◆ ФРАГМЕНТ ТЕКСТА
---+---

Лишь один-два эпизода во всем «Сне Обломова» вообще свидетельствуют о том, что религиозная жизнь не чужда обломовцам. Детство автобиографического героя Гончарова вырастает из материнской молитвы. Мать Ильи Ильича, «став на колени и обняв его одной рукой, подсказывала... ему слова молитвы. Мальчик рассеянно повторял их, глядя в окно но мать влагала в них всю свою душу» [Гончаров 1986: 42]. Однако речь не идет о том, что мать Ильи Ильича является каким-то исключением в Обломовке. Ее религиозность и ее молитва за Илюшу носит совершенно определенный, тоже «обломовский», характер. О чем просит Бога она, – ясно из ее отношения к воспитанию сына. В этом воспитании она выделяет прежде всего плотски-бытовую сторону: «Мать возьмет голову Илюши, положит к себе на колени и медленно расчесывает ему волосы, любуясь мягкостью их и заставляя любоваться и Настасью Ивановну, и Степаниду Тихоновну, и разговаривает с ними о будущности Илюши, ставит его героем какой-нибудь созданной ею блистательной эпопеи. Те сулят ему золотые горы» [Гончаров 1986: 42].

---+---

◆ НАБОР ДАННЫХ
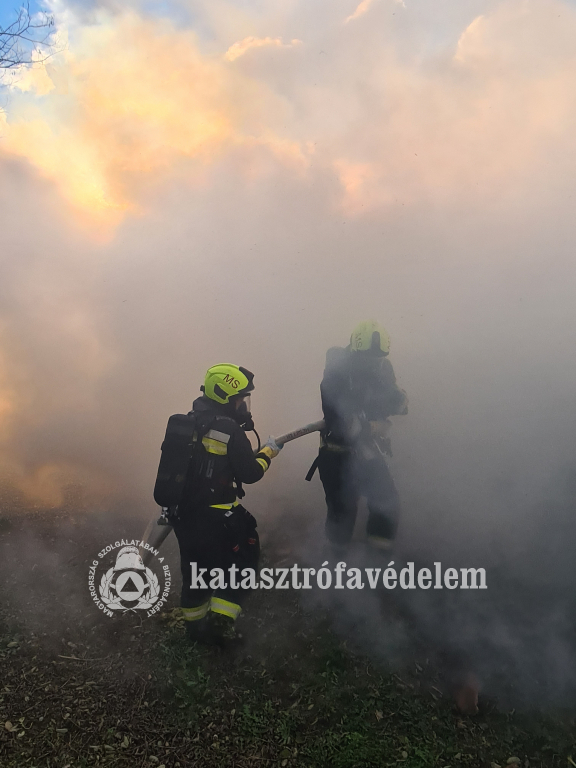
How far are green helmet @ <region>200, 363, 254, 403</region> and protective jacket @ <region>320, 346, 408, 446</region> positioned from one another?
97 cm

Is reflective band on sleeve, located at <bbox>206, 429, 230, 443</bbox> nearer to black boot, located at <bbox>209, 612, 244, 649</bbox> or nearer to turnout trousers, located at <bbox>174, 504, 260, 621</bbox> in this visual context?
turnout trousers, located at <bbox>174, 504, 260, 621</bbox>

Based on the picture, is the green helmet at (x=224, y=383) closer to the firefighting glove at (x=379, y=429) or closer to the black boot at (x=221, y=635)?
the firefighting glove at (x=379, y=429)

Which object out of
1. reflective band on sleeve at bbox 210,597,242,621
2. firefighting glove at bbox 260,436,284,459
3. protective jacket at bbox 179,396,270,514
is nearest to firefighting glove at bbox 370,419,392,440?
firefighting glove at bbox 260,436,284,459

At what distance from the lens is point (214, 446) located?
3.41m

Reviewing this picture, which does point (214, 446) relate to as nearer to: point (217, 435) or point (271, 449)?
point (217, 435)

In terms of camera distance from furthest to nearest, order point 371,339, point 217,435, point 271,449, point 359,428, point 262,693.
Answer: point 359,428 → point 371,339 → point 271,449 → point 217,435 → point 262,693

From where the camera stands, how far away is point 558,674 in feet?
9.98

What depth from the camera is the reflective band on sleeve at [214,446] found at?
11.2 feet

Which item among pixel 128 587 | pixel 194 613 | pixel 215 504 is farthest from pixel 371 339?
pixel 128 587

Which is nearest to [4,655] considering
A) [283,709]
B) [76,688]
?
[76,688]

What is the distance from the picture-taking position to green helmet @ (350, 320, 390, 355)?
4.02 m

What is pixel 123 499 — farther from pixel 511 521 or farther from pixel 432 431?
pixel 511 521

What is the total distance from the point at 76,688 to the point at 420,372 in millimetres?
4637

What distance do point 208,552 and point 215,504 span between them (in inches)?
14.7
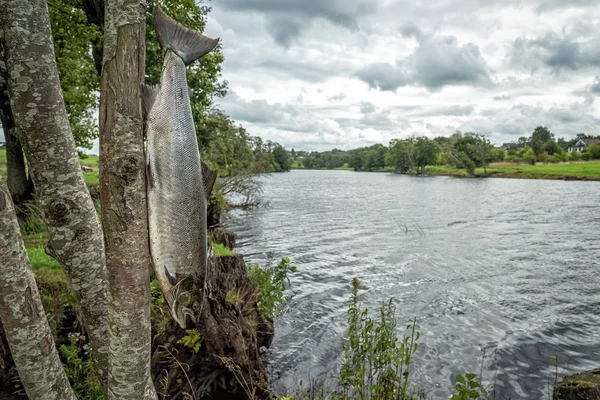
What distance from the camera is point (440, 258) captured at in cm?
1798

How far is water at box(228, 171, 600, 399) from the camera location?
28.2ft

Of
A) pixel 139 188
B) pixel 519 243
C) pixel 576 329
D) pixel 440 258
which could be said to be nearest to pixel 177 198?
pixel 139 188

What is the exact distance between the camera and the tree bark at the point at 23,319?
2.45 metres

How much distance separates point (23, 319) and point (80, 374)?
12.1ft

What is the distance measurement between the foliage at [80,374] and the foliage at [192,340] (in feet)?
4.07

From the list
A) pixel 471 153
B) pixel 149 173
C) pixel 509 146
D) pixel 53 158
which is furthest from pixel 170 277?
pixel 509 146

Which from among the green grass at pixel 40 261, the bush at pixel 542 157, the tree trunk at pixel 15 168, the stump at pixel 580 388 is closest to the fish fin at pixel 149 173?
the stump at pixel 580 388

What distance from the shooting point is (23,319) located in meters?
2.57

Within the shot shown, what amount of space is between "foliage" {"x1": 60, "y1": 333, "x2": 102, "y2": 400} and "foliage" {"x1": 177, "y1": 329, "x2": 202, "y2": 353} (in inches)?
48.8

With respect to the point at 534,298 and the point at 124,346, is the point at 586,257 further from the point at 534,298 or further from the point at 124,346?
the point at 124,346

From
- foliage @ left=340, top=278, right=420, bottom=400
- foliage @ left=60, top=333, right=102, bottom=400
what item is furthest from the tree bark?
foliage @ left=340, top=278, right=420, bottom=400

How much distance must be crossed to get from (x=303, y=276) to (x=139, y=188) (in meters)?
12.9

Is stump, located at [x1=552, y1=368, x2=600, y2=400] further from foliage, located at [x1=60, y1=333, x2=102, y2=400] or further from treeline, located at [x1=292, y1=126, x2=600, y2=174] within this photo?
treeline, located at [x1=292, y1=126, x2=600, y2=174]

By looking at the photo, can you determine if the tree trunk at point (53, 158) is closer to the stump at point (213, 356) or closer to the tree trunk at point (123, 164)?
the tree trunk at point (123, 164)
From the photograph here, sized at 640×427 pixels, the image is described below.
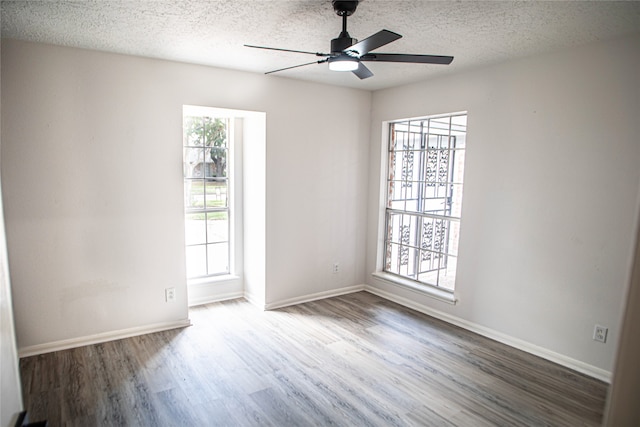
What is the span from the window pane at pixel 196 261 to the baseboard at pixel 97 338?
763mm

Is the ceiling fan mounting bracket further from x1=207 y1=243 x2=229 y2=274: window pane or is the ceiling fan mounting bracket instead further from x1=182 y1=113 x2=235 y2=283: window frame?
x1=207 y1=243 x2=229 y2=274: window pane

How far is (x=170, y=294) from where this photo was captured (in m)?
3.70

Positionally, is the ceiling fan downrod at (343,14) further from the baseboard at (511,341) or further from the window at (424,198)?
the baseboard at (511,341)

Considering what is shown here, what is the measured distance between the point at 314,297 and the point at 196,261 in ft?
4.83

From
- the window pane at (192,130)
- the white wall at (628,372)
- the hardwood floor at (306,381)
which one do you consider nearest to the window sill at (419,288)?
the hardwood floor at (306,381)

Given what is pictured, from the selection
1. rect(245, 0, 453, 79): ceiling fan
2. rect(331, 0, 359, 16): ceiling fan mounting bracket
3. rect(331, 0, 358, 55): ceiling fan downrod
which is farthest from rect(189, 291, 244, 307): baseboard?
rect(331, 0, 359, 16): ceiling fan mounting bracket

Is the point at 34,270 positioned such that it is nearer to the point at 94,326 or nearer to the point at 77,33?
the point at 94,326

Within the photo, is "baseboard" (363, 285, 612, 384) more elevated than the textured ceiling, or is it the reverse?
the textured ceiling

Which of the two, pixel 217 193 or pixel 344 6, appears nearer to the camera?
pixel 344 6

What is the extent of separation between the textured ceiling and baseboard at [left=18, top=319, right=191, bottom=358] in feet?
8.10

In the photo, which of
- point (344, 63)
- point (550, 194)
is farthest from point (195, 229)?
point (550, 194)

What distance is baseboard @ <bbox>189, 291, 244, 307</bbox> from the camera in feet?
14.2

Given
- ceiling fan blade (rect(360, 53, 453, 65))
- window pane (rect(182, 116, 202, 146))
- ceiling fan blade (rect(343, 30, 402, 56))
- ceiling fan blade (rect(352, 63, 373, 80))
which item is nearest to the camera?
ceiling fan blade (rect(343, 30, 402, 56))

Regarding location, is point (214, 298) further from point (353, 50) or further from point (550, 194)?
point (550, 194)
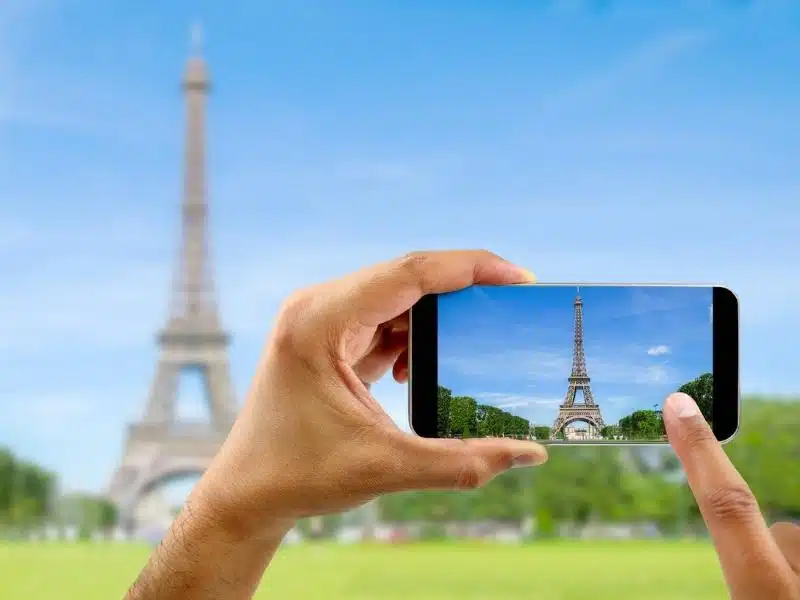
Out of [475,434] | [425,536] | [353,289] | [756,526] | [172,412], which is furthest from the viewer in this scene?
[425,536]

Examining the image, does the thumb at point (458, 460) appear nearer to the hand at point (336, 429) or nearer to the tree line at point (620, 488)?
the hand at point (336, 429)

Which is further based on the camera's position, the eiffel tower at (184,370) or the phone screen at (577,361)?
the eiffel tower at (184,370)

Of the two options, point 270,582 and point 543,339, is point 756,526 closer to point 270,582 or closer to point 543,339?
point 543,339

---+---

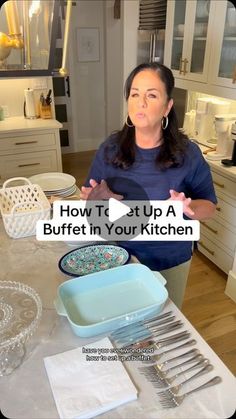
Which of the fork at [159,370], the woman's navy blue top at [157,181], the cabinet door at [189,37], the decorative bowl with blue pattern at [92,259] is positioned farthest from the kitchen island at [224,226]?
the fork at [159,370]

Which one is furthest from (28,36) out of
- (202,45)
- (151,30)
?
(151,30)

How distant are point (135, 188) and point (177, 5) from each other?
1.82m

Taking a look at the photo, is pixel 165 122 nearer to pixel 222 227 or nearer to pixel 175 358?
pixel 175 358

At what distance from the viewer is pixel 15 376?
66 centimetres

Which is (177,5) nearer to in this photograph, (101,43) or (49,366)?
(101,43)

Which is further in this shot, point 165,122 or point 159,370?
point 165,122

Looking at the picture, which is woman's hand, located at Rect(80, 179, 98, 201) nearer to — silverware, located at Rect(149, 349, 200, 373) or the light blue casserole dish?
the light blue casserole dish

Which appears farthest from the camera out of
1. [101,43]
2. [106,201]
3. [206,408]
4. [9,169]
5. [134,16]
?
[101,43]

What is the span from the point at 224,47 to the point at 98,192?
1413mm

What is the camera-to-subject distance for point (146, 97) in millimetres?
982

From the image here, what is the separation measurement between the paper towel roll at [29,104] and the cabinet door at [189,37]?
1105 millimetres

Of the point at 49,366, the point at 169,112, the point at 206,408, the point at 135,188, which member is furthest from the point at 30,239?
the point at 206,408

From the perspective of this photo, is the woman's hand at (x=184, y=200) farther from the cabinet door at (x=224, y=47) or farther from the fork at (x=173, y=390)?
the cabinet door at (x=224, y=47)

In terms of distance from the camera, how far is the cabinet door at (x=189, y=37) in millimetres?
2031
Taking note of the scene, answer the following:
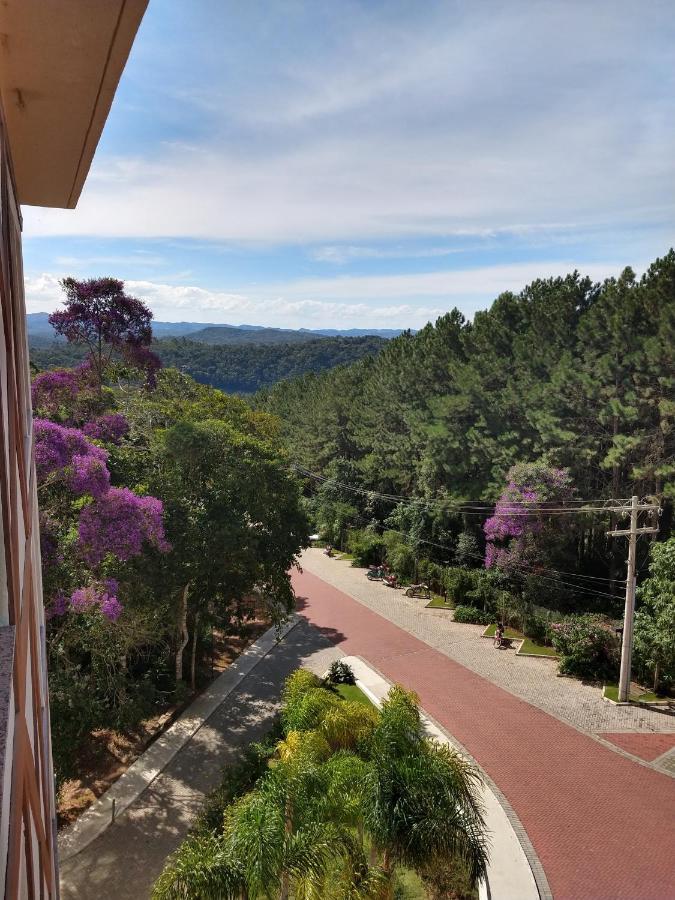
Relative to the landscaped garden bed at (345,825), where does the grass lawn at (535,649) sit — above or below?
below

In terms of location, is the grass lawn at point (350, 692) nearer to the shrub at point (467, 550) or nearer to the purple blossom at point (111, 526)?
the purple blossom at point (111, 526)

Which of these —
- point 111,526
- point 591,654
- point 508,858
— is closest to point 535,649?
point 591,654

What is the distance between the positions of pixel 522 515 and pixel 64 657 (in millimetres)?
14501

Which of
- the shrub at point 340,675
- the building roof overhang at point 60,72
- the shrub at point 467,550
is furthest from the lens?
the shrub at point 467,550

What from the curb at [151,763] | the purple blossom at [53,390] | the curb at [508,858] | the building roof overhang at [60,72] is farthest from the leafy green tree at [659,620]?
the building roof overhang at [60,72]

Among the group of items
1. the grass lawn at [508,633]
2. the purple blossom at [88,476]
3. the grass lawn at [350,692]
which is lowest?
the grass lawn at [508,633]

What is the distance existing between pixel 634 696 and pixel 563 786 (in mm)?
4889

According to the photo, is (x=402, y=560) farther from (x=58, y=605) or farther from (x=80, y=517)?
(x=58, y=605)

---+---

◆ ПИСЬМЕННОЕ ЗАДАНИЕ
Какую сторону воспитания сына, согласно фрагменту о «Сне Обломова», мать Ильи Ильича выделяет прежде всего?

◆ РЕШЁННОЕ УПРАЖНЕНИЕ
Плотски-бытовую сторону.